Excerpted text:
########
Now as I understand it ( I may have misunderstood) but an 80 watt delivers about 4 amps an hour so why will one 80 watt not do the trick. I understand if i
park in the shade and its cloudy etc etc but if panel is in full sun I'm guessing I can look at getting 6 hours sun a day giving me 24 amps back in the battery.
Basiclly I did not buy a fridge (bit bleep off really) or anything cause if solar will not do it will have to look a small gen set (not my preferred option).
The reason not to buy the fridge was basiclly the trailblazer was 60 litre was 1600 (approx) and the outback I would have got 2 at $680 at 55 litre each one as a freezer and the other as a fridge and would have been $1320 was the amps draw and solar tossed my out and did not want to go down a wrong path. Id rather get it right first time.
So I ask the people (with hands on experence) whom have fridges how long does yours last and does solar charge your batteries or not worth going that way.
Your assistance most welcomed.
Brian
Reply By: obee - Sunday, Jun 10, 2007 at 11:25
Sunday, Jun 10, 2007 at 11:25
One has to ask ones self how often the rig will be used. Will the motor be run every day and for how long. Point is, the alternator on the vehicle pumps out an enormous amount of amps even at idel, and a cranking battery that is not run down too much will absorb same without cutting off too much of the overall life of the battery.
Ok, how much fuel is used by the motor at idle and how many times a year are you going to be doing this?
A small gennie like
mine (1000 watts) will only pump 4 amps an hour and consider the noise at the same time plus space.
Friends I traveled with had two 80 watt panels and after two days the battery would not crank the motor. The conditions were not ideal and seldom are. The battery, by estimation would have lost much of it's useful life and that equals dollars.
########
Entries supplied:
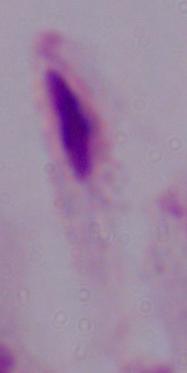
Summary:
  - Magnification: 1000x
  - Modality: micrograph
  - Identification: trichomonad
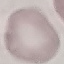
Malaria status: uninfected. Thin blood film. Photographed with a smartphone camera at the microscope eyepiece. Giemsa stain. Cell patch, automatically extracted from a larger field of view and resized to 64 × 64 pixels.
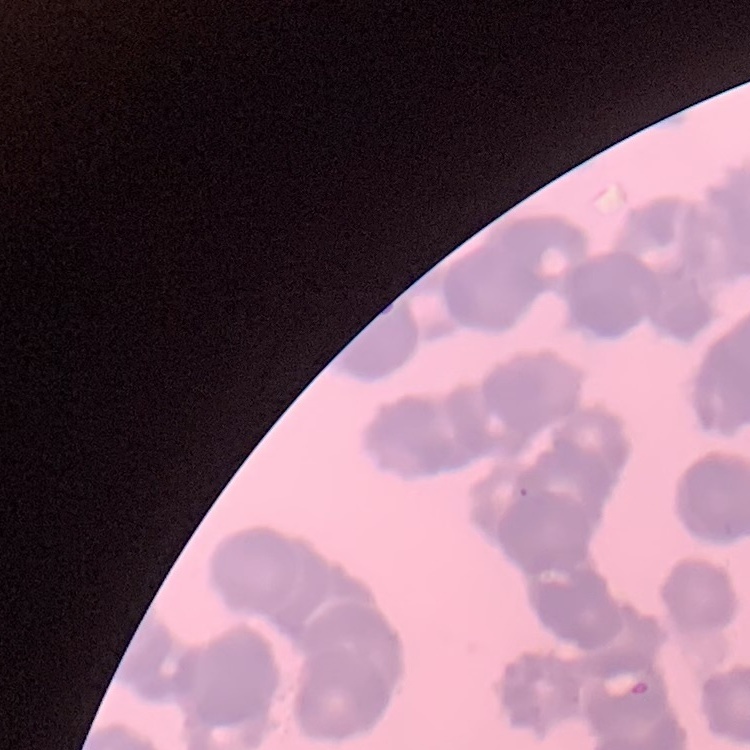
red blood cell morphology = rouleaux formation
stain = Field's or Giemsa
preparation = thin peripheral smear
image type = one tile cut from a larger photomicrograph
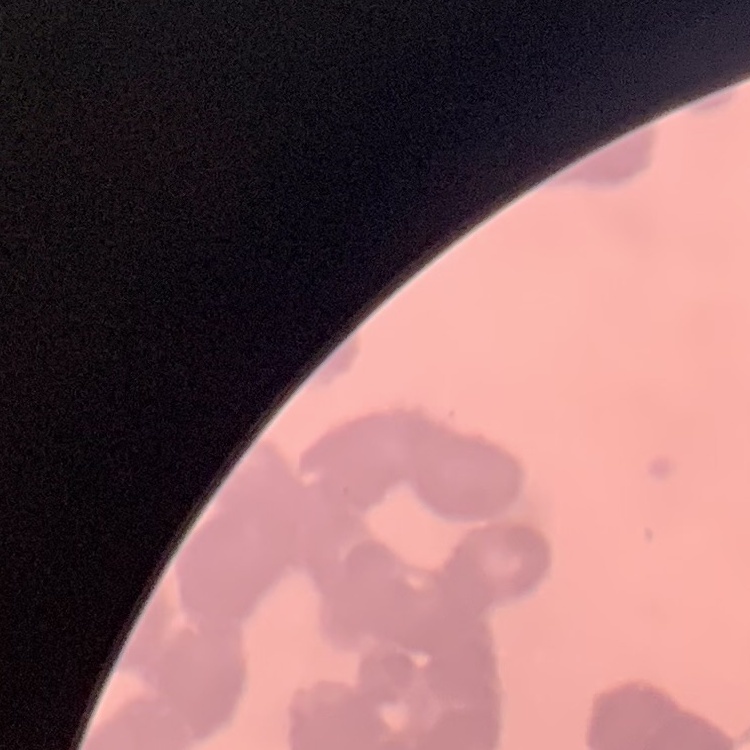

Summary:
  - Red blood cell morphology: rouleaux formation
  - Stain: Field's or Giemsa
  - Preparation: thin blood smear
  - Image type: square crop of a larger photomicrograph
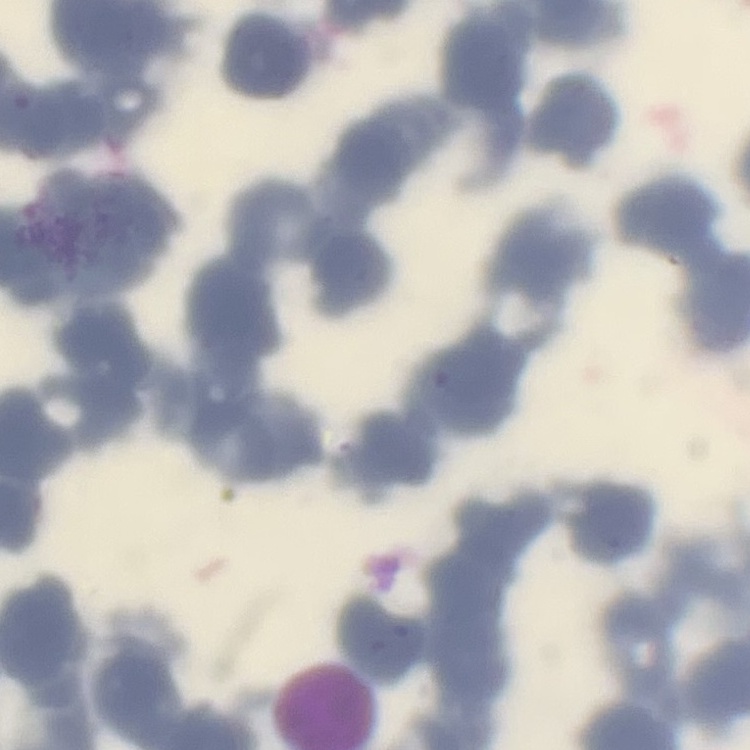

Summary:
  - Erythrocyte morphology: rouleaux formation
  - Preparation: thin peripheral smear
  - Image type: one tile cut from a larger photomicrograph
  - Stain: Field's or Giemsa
########
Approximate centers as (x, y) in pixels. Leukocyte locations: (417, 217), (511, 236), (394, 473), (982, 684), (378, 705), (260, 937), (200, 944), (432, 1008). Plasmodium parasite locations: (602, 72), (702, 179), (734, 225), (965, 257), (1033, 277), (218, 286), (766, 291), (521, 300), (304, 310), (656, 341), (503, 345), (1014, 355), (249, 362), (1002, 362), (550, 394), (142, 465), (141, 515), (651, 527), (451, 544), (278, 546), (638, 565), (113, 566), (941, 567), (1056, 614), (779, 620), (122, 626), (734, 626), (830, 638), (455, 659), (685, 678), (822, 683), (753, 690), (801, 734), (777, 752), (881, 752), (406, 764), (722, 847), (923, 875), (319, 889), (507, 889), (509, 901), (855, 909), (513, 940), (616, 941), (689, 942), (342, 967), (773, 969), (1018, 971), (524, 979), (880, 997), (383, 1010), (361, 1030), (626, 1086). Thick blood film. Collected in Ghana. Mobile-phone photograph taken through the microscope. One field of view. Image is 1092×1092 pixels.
########
List of tasks:
A. From the solar charging discussion, quote the passage that begins with the words containing "The reason not" and ends with "assistance most welcomed.".
B. In the solar charging discussion, what happened after two days to the battery of the friends who had two 80 watt panels?
C. Continue the solar charging discussion from its last sentence.

The answers:
A.
The reason not to buy the fridge was basiclly the trailblazer was 60 litre was 1600 (approx) and the outback I would have got 2 at $680 at 55 litre each one as a freezer and the other as a fridge and would have been $1320 was the amps draw and solar tossed my out and did not want to go down a wrong path. Id rather get it right first time.
So I ask the people (with hands on experence) whom have fridges how long does yours last and does solar charge your batteries or not worth going that way.
Your assistance most welcomed.

B. It would not crank the motor.

C.
Traveling the way most people do, on the road every day, I reckon the car battery will manage (I should say diesal battery. Theyre bigger) with a top up from the motor close to end of day. The battery wants to be fairly new and in good shape but. Otherwise the gennie is a good back up or an extra battery like the one that sits in the boat doing nothing most of the time.
If you are going to spend the hols in one location then the solar panels are an option but they are expensive for what they do and fragile to boot. Deep cycle batteries are probably better in this situation. The yachties find them useful because they are out in the sun every day and only set up once. They also favour wind gennies which are only set up once and supply a lot of amps. I havn't seen mention of this option in these columns tho. Probably would be a pain to set up at every stop and you wouldn't want one to fall on you going at full kilt either.
All this is what I have learned from reading these columns and the articles on the subject also on this site. There are other intenet sites that deal with the subject too like this one, Site Link.
I invite critism of any of my
views, way to learn. But leave my typos and spelling out of this. LOL
Good luck
Owen
AnswerID:
245863
Follow Up By: Member - Syd R (QLD) - Sunday, Jun 10, 2007 at 13:25
Sunday, Jun 10, 2007 at 13:25
Hi Owen, I have an Australian Off-road Camper Cross Terrain with 2 x 85watt Sony solar panels connected to 2x120amp/hr gel batteries via a digital controller.
We have been travelling the outback SA and NT now for 6 months. We run a Eva cool 60litre Fridge and freezer compartment and we have had no trouble. The solar panels work
well even if we are
free camping for 5 days or more the batteries show full charge at the end of the day. I also run a 40 litre Engel for the drinks and 35 litre Waeco on low setting for the Fruit and Veges off the Exide Extreme auxiliary battery in the Landcruiser.
When the auxiliary battery gets low I plug in the solar panels via an Andersen Plug extension lead I had made (Heavy Gauge) into the fitting on the rear LC and the solar panel trickle charges the Exide Extreme auxiliary in the LC.
It works
well so far. But we have had a lot of sun where we have been.
FollowupID:
506848
Reply By: Member - joc45 (WA) - Sunday, Jun 10, 2007 at 11:59
Sunday, Jun 10, 2007 at 11:59
Hi Brian,
At best, the 80W panel will extend your stay before having to recharge it.
-The 80W quoted is for max sunlight, so unless you are tracking the sun all day, you will not get your calculated current into the battery.
-Then there are the days when it is overcast but hot as one finds in the tropics (so the fridge is working overtime) and you may see only 1 amp going into the battery. Very frustrating.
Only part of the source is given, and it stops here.